Tratto dall’omonimo romanzo di Willy Vlautin, The Motel Life si apre quando l’acme del dramma è già stato raggiunto e superato: sappiamo immediatamente che Jerry Lee (Stephen Dorff) ha ucciso accidentalmente un bambino, investendolo con la macchina. È un modo per accrescere e allentare allo stesso tempo la tensione spettatoriale. Difatti fin dall’inizio il pubblico è avvertito dall’ombra della tragedia pregressa che di qui in avanti non potrà succedere nulla di buono, ma allo stesso tempo sapere che il dramma-motore della narrazione si è già consumato, è paradossale motivo di distensione. Si crea così una strana atmosfera sospesa.

Da questo momento per Jerry Lee e il fratello Frank (Emile Hirsch) comincia un lento viaggio da Reno (Nevada) verso Elko. Il thriller sfuma così quasi immediatamente nel film on the road, dove la strada non è solo quella che attraversa le desolate lande innevate, ma anche un percorso sul filo dei ricordi, attraverso il quale scopriamo la morte precoce dei genitori, il tragico momento in cui Jerry Lee ha perso la gamba e la cocente delusione amorosa che ancora attanaglia Frank.

Solo alla fine il viaggio si rivelerà per l’ uno un percorso verso la morte, mentre per l’altro significherà forse una seconda nascita. Diretto da Gabriel e Alan Polsky, il film rappresenta a nostro avviso una delle proposte più interessanti tra quelle in concorso. La fotografia livida (Roman Vas’yanov), la musica (di David Holmes e Keefus Green), le ampie “vedute” del Nevada in campo lungo, in cui la natura diviene protagonista, tutto concorre alla realizzazione di un affrescodi un’America contemporanea lontana dalle grandi metropoli del turismo, scevro da mistificazioni e che s’inserisce nel solco della cinematografia “indie”.




Quello del disegno è un motivo conduttore presente a vario titolo nel film, variamente diegetizzato fino ai titoli di coda, quando interviene nella grafica sotto forma di schizzi fumettistici, costituendo dunque un capitolo a parte, oltre la narrazione. Le forme della diegesi che assume il disegno artistico nel corso di The Motel Life sono in realtà due. In primo luogo infatti esso costituisce una sorta di soggettiva interiore di Frank e specularmente di Jerry Lee, poiché il primo ha l’abitudine di raccontare al fratello delle storie per calmarlo, offrendogli ed offrendosi una via di fuga nei momenti più difficili, la speranza.

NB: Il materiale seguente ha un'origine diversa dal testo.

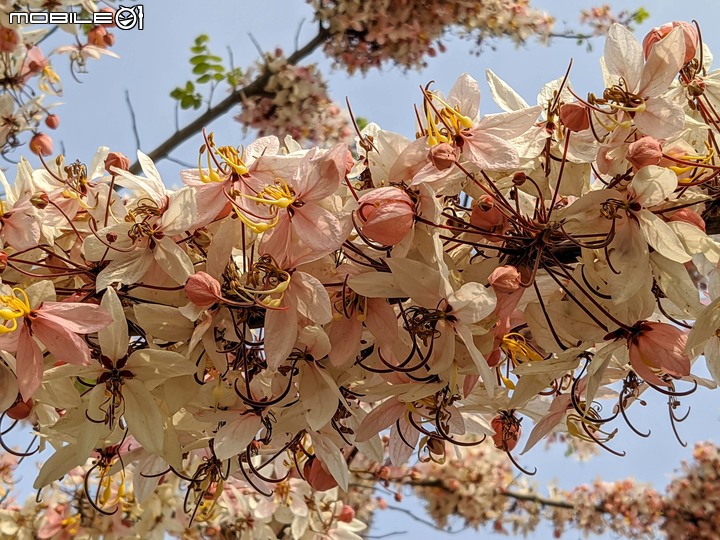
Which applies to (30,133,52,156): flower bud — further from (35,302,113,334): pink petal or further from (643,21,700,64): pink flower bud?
(643,21,700,64): pink flower bud

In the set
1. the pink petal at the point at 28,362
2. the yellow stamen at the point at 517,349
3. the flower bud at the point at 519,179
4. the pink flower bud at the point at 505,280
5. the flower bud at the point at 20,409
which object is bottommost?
the flower bud at the point at 20,409

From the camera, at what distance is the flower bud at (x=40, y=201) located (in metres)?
0.88

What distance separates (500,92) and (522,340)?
32 centimetres

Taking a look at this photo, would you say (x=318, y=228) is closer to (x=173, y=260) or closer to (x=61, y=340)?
(x=173, y=260)

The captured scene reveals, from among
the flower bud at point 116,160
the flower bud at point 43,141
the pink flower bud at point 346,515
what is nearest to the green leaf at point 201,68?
the flower bud at point 43,141

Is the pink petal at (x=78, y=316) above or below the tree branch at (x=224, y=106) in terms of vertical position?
below

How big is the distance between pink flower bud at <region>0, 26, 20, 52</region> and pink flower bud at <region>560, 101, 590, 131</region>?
1928 millimetres

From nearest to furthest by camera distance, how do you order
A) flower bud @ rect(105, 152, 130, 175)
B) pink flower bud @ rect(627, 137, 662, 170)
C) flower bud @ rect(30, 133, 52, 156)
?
1. pink flower bud @ rect(627, 137, 662, 170)
2. flower bud @ rect(105, 152, 130, 175)
3. flower bud @ rect(30, 133, 52, 156)

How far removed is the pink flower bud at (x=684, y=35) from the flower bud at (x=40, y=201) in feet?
2.42

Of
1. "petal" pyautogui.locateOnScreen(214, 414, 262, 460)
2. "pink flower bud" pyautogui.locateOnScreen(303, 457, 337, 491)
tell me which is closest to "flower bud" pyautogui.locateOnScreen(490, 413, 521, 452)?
"pink flower bud" pyautogui.locateOnScreen(303, 457, 337, 491)

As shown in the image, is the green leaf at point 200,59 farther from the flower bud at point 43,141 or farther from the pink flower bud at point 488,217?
the pink flower bud at point 488,217

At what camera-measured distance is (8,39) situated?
216 centimetres

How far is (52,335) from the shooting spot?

In quelle scene la voce in campo di Frank diviene over, mentre scorrono le immagini di un cartoon che illustra il suo racconto fantastico.

L’altra forma diegetica che veste il disegno è quella dei disegni attraverso i quali Jerry Lee dà forma alle sue fantasie. Funge in qualche modo da anello di congiunzione tra queste molteplici vie grafiche, il fermo immagine finale carico di possibilità che “congela” Frank seduto sulla spalliera di una panchina, per poi trasformarsi anch’esso in un disegno, cui si agganceranno di seguito gli schizzi dei titoli di coda. Del resto buona parte del film si svolge in flashback, a partire da un’inquadratura di spalle di Frank che osserva i disegni del fratello appesi alla parete. La stessa inquadratura torna poco prirna della chiusura del film, di modo che lo svolgimento della narrazione assume ora i connotati di un’intima riflessione dello stesso Frank.




Per crasi il romanzo di Willy Vlautin e il film dei fratelli Polsky costituiscono nei confronti dello spettatore una sorta di graphic novel, veicolato dalle immagini cinematografiche in primo luogo e fumettistiche a un secondo livello.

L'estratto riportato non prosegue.